Carta aberta dos Povos indígenas do Acre sobre Conferência Mundial da Ayahuasca
22 de Outubro de 2016
CARTA
 ABERTA DOS POVOS INDÍGENAS DO ACRE – BRASIL À CONFERÊNCIA MUNDIAL DA 
AYAHUASCA (nixi pae, huni pae, uni pae, kamarãbi, kamalanbi, shuri, 
yajé, kaapi…)
Nós,
  abaixo-assinados,  presentes nesta Conferência,  pertencentes aos 
povos indígenas Yawanawa, Shanenawa, Jaminawa, Huni kui, Apurinã, 
Manchinery, Katukina, Nukini, Puyanawa, Ashaninka, Madja, Jamamadi, 
Nawa, Shawãdawa, Apolima-Arara, Jaminawa-Arara e Kuntawa, presentes no 
Estado do Acre e Sul do Amazonas desde nossas ancestralidades, somos 17 
povos indígenas de 36 terras indígenas reconhecidas pelo governo 
federal, falantes das línguas Pano, Aruak e Arawa, perfazendo uma 
população estimada em 23.000 indígenas, os quais estão distribuídos em 
aproximadamente 230 aldeias. Vale lembrar que tais terras estão situadas
 em 11 dos 22 municípios acrianos.

Tarefa 1
Copie sem nenhuma alteração o trecho da listagem que vai da linha que contém "Which single item from" até o fim da listagem, incluindo essa primeira linha.
Tarefa 2
Prossiga a carta aberta dos povos indígenas do Acre sobre a Conferência Mundial da Ayahuasca a partir da última frase apresentada.

Dados de entrada

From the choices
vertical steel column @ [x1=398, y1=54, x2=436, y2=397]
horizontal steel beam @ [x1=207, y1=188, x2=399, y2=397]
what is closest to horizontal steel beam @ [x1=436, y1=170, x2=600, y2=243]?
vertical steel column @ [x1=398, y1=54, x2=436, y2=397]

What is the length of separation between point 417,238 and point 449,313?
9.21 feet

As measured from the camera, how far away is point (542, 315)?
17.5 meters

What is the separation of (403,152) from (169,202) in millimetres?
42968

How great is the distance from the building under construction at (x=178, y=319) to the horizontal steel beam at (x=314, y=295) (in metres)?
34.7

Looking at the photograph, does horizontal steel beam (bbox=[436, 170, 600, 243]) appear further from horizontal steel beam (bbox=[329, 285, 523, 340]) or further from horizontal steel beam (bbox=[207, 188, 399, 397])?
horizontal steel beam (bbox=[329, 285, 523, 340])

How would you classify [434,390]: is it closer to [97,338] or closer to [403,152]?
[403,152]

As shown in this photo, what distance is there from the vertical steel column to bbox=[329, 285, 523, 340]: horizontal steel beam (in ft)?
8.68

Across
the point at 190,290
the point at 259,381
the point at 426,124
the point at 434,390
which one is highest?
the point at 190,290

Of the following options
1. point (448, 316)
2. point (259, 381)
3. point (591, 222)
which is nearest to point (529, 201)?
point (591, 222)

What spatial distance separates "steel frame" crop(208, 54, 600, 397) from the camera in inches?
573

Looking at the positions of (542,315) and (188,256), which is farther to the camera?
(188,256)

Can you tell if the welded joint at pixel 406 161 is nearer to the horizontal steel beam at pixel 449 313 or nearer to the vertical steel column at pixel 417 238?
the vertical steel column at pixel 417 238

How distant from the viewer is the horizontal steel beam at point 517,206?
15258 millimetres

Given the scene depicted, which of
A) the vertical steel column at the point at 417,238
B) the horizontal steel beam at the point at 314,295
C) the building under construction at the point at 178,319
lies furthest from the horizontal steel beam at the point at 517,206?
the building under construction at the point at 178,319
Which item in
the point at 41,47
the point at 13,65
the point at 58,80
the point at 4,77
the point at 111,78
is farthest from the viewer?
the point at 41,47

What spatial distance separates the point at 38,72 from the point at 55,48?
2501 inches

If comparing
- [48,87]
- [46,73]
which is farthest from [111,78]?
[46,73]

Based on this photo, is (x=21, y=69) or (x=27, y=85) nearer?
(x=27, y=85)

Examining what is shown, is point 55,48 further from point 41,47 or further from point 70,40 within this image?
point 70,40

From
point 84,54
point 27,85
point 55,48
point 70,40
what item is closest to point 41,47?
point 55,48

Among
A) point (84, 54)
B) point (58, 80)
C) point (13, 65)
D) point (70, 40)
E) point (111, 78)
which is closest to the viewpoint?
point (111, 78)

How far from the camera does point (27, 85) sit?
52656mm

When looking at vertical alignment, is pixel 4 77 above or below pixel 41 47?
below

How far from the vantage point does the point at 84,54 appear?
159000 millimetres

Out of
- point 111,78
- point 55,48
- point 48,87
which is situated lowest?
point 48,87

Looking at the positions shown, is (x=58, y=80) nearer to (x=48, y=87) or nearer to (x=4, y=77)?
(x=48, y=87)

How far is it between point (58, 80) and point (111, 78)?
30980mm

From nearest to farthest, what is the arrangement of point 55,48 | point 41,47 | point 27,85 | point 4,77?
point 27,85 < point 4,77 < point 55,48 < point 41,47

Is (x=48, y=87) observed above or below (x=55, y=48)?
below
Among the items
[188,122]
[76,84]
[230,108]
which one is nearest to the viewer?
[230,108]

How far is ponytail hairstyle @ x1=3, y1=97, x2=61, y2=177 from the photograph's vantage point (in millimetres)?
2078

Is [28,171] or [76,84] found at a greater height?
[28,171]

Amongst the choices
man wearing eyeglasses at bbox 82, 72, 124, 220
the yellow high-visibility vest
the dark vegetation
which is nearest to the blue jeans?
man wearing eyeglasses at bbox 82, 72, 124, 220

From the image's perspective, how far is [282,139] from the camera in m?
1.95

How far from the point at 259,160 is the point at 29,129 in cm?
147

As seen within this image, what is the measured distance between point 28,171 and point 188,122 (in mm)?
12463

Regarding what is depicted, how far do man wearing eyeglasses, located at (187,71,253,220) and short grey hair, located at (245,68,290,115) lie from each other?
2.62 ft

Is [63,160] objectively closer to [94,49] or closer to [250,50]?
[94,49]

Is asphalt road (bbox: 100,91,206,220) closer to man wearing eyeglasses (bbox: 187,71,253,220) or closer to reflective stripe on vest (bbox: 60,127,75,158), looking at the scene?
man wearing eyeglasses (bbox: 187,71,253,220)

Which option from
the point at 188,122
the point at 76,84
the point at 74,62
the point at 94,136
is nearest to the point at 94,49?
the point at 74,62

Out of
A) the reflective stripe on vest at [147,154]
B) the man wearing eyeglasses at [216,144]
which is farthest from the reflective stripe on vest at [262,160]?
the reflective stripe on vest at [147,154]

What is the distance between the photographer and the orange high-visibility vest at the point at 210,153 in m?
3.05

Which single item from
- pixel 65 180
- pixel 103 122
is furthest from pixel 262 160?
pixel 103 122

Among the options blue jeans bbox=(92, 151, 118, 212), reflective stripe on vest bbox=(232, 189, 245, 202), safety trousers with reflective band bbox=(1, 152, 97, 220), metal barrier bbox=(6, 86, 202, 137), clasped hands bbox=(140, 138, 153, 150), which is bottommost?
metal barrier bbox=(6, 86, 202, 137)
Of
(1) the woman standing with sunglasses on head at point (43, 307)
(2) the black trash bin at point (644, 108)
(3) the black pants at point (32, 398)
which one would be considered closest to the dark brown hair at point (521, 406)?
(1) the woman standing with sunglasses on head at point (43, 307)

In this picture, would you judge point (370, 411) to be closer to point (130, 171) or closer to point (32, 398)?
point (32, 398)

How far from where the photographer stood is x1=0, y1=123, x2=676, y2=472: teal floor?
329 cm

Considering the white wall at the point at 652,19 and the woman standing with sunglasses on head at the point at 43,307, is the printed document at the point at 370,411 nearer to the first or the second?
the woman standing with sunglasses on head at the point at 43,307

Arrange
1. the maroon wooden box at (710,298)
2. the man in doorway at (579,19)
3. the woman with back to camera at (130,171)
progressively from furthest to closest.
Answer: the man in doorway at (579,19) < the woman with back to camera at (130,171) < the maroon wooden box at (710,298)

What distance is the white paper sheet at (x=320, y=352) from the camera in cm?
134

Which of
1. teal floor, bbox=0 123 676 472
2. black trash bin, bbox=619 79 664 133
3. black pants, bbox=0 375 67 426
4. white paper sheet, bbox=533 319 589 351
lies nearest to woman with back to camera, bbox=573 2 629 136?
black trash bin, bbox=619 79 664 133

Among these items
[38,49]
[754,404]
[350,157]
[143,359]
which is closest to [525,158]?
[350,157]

Resultado da tarefa 1
Which single item from
- pixel 65 180
- pixel 103 122
is furthest from pixel 262 160?
pixel 103 122

Among the options blue jeans bbox=(92, 151, 118, 212), reflective stripe on vest bbox=(232, 189, 245, 202), safety trousers with reflective band bbox=(1, 152, 97, 220), metal barrier bbox=(6, 86, 202, 137), clasped hands bbox=(140, 138, 153, 150), which is bottommost?
metal barrier bbox=(6, 86, 202, 137)
Of
(1) the woman standing with sunglasses on head at point (43, 307)
(2) the black trash bin at point (644, 108)
(3) the black pants at point (32, 398)
which one would be considered closest to the dark brown hair at point (521, 406)?
(1) the woman standing with sunglasses on head at point (43, 307)

In this picture, would you judge point (370, 411) to be closer to point (130, 171) or closer to point (32, 398)?
point (32, 398)

How far from where the photographer stood is x1=0, y1=123, x2=676, y2=472: teal floor?
329 cm

Considering the white wall at the point at 652,19 and the woman standing with sunglasses on head at the point at 43,307, is the printed document at the point at 370,411 nearer to the first or the second?
the woman standing with sunglasses on head at the point at 43,307

Arrange
1. the maroon wooden box at (710,298)
2. the man in doorway at (579,19)
3. the woman with back to camera at (130,171)
progressively from furthest to closest.
Answer: the man in doorway at (579,19) < the woman with back to camera at (130,171) < the maroon wooden box at (710,298)

What distance is the white paper sheet at (x=320, y=352) from the camera in cm?
134

Which of
1. teal floor, bbox=0 123 676 472
2. black trash bin, bbox=619 79 664 133
3. black pants, bbox=0 375 67 426
4. white paper sheet, bbox=533 319 589 351
lies nearest to woman with back to camera, bbox=573 2 629 136?
black trash bin, bbox=619 79 664 133

Among these items
[38,49]
[754,404]
[350,157]
[143,359]
which is closest to [525,158]?
[350,157]

Resultado da tarefa 2
A II WORLD AYAHUASCA CONFERENCE foi
 realizada na cidade de Rio Branco-AC entre os dias 17 a 21 de outubro 
de 2016, tendo como objetivo maior: “promover um espaço de diálogo, 
partilha e aprendizagem, sinergia e colaboração, no respeito pela 
diversidade cultural das tradições da ayahuasca”.
Isso
 ficou evidente a partir do momento em que se constituiu a primeira 
Mesa, na qual já ficou perceptível qual seria o tom geral do Evento. 
Nesse primeiro momento, já se verificou que não seria dada condição de 
amplo debate e participação dos indígenas, tanto dos palestrantes, como 
da plenária, e percebeu-se que seria este o tom geral da Conferência.
Assim sendo, vimos manifestar nossa insatisfação para com as questões a seguir:
A
 I Conferência Internacional, que aconteceu em Ibiza, na Espanha, não 
contou com a participação ampla dos povos indígenas que são os 
verdadeiros detentores desse conhecimento, posto que na mesma estiveram 
presentes apenas dois Huni Kui.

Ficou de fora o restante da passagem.